I was looking through some of my bookmarked Github issues when I rediscovered issue #32488, in that issue a comment was made that caught my attention. The comment stated that in .NET the order of interfaces impacts performance. This is because in the .NET CLR all class definitions have a collection of methods and interface definitions. Casting is a linear search that walks the interface definition. If you are constantly casting to an Interface located at the end then the CLR must do a longer walk.

To see how much of it can impact performance I will use BenchmarkDotNet. In case you didn’t know, BenchmarkDotnet is an open-source project that helps you track benchmarks and track the performance of your code. It is an extremely useful project, it is used by Entity Framework, ASP.NET Core itself, Newtonsoft.Json, Autofac, MediatR, SignalR, Serilog, and so on.

If you want to learn how to use BenchmarkDotNet then I suggest checking out Tim Corey’s intro video.

To start the benchmarking experiment I will add a bunch of empty interfaces inside a new console application. The interfaces are as follows.

public interface IDog { }
public interface ICat { }
public interface IHorse { }
public interface IDuck { }
public interface ICow { }
public interface ISpider { }
public interface ITiger { }
public interface ILion { }
public interface IHuman { }
public interface IMonkey { }
public interface IDeer { }
public interface IHog { }
public interface IChicken { }
public interface IDonkey { }

Next, I am going to add two new classes, one that will execute BechmarkDotNet and the other one will be our base object, I’ll call it CanWalk, given that all the interfaces define above are for an animal that can walk.

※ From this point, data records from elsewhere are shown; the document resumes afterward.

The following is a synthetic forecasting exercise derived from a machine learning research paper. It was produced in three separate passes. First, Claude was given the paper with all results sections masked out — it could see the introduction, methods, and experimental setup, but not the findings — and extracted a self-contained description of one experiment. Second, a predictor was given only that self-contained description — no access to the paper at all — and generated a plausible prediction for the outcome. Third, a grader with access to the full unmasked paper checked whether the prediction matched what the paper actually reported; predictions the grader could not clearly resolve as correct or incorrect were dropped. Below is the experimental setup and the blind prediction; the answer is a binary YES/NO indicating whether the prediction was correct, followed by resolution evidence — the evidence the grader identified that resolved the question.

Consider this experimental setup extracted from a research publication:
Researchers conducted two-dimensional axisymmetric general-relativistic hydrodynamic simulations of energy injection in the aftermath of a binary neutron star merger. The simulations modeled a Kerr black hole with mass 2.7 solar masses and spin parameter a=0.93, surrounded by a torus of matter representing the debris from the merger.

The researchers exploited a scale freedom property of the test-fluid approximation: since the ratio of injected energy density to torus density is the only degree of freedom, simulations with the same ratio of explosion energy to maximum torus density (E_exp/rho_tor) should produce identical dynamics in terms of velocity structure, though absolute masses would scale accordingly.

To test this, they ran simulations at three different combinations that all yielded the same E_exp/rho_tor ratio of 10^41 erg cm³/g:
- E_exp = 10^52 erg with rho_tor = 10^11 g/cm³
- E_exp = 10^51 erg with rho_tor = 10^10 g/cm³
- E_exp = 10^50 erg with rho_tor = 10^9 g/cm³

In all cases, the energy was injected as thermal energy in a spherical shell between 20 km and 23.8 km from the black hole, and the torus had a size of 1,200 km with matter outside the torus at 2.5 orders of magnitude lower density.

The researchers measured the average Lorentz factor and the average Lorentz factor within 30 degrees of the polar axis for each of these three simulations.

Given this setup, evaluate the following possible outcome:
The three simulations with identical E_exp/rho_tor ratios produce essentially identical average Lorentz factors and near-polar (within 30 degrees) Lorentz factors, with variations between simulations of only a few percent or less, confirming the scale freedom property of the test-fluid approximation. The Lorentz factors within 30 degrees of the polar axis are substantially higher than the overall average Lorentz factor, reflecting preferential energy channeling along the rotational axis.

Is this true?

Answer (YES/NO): YES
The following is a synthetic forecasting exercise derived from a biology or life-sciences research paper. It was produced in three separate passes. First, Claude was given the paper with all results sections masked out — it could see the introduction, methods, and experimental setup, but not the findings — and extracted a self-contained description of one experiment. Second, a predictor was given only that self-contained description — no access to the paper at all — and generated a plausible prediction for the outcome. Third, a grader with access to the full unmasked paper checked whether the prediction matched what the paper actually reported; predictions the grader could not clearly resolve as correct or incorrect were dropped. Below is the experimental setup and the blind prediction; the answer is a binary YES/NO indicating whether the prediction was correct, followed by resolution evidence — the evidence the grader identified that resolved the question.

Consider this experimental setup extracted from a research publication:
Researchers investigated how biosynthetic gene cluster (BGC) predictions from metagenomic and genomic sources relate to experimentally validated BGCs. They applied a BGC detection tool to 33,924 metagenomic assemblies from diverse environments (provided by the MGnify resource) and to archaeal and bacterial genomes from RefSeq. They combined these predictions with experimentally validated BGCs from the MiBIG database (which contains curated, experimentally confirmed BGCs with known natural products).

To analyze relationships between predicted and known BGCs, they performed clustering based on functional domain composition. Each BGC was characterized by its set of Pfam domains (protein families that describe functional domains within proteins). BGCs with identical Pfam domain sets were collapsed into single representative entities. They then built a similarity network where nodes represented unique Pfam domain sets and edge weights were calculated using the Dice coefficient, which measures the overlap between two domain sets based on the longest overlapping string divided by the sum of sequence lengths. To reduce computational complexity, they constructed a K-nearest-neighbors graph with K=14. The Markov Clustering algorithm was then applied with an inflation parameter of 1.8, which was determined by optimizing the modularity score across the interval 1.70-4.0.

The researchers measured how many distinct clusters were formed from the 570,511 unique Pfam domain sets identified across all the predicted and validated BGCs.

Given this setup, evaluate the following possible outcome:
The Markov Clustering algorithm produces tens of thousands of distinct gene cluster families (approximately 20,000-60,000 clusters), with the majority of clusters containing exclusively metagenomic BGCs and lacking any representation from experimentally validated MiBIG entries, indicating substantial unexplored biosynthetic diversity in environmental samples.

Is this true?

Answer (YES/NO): NO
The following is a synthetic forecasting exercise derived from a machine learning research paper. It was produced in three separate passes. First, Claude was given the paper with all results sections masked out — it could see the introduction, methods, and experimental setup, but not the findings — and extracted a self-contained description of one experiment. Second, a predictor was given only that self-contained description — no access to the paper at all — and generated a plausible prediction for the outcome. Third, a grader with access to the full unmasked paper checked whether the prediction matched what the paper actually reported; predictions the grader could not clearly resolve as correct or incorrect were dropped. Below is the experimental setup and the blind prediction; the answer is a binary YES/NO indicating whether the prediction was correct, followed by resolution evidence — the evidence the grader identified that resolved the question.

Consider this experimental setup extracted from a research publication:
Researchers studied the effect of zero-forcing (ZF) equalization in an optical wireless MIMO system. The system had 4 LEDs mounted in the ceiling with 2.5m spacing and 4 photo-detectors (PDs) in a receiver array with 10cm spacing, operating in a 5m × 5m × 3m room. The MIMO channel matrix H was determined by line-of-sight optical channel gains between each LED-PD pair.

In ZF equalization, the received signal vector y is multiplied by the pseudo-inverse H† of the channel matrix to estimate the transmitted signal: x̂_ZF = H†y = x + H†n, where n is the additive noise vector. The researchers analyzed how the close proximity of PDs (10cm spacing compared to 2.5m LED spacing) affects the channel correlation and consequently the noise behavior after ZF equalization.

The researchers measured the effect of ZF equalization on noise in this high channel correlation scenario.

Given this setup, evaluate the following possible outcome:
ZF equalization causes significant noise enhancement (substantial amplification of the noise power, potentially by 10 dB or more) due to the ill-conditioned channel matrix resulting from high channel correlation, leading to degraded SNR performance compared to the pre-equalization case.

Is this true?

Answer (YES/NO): YES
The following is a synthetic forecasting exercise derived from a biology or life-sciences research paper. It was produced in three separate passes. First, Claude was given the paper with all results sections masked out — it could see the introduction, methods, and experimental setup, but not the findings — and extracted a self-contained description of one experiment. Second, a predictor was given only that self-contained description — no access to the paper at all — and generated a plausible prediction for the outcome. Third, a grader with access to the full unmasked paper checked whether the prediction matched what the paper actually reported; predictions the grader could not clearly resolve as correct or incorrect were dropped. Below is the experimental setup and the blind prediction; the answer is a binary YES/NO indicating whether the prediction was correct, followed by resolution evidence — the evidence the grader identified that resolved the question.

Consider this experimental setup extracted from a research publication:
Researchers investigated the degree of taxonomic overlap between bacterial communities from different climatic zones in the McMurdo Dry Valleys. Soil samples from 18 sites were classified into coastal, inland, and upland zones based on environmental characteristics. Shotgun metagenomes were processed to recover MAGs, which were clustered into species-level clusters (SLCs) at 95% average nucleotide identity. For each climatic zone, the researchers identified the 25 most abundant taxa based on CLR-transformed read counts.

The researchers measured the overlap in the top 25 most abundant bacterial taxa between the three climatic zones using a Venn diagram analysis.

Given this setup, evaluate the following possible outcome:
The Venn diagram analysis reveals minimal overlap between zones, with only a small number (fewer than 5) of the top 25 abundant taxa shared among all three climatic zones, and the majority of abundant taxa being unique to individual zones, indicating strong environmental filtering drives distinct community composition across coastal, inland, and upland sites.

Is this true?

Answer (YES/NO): YES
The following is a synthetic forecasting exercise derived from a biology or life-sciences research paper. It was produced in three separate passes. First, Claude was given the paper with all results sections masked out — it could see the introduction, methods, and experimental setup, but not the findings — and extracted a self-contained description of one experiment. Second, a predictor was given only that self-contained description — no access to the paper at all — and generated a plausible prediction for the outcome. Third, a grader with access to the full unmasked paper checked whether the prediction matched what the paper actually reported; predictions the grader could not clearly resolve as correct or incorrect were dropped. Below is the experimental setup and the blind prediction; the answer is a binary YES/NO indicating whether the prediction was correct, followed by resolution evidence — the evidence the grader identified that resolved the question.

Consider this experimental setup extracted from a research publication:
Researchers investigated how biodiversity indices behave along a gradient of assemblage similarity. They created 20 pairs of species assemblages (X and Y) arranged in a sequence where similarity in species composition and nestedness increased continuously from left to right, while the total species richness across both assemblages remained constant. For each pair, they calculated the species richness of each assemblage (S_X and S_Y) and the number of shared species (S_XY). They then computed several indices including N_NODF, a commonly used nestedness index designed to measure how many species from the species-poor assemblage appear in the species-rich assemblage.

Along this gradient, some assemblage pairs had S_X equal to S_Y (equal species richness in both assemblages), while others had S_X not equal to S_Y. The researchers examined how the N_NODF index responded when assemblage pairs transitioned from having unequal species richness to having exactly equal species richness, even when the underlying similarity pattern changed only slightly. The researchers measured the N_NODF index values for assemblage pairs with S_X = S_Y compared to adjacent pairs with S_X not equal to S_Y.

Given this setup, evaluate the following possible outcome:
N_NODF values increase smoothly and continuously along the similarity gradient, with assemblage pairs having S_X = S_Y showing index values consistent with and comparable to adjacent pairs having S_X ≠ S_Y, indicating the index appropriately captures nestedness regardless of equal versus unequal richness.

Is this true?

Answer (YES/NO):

public class InterfaceBenchmarks 
{
    [Benchmark]
    public void CastToCatFirstInterface()
    {
        var walkable = new CanWalk();

        for (int i = 0; i < 1000000; i++)
        {
            _ = (ICat) walkable;
        }
    }

    [Benchmark]
    public void CastToDonkeyLastInterface()
    {
        var walkable = new CanWalk();
        for (int i = 0; i < 1000000; i++)
        {
            _ = (IDonkey) walkable;
        }
    }
}

public class CanWalk : ICat, IHorse, IMonkey, ICow, ITiger, ILion, IHuman, IDuck, ISpider, IDeer, IHog, IChicken, IDonkey
{

}

Next, the main method of the console application needs to be updated by calling the BenchmarkDotnetRunner.

class Program
{
    static void Main(string[] args)
    {
        BenchmarkRunner.Run<InterfaceBenchmarks>();
    }
}

OK, it is time to execute BenchmarkDotNet, and our results are…

BenchmarkDonetResults

Wait, what? That is not exactly what I was expecting. Well, it is what I was expecting, it confirms the comment made on the issue #32488, I’m just not sure if it is something worth optimizing for given how small the performance difference is between the first and second test. I reran the test and I ended up with the same result. So, while the order of interfaces matters when casting, I would argue that you should not worry about it too much. Having the interface at the start or end will probably have little impact on the overall performance of your application.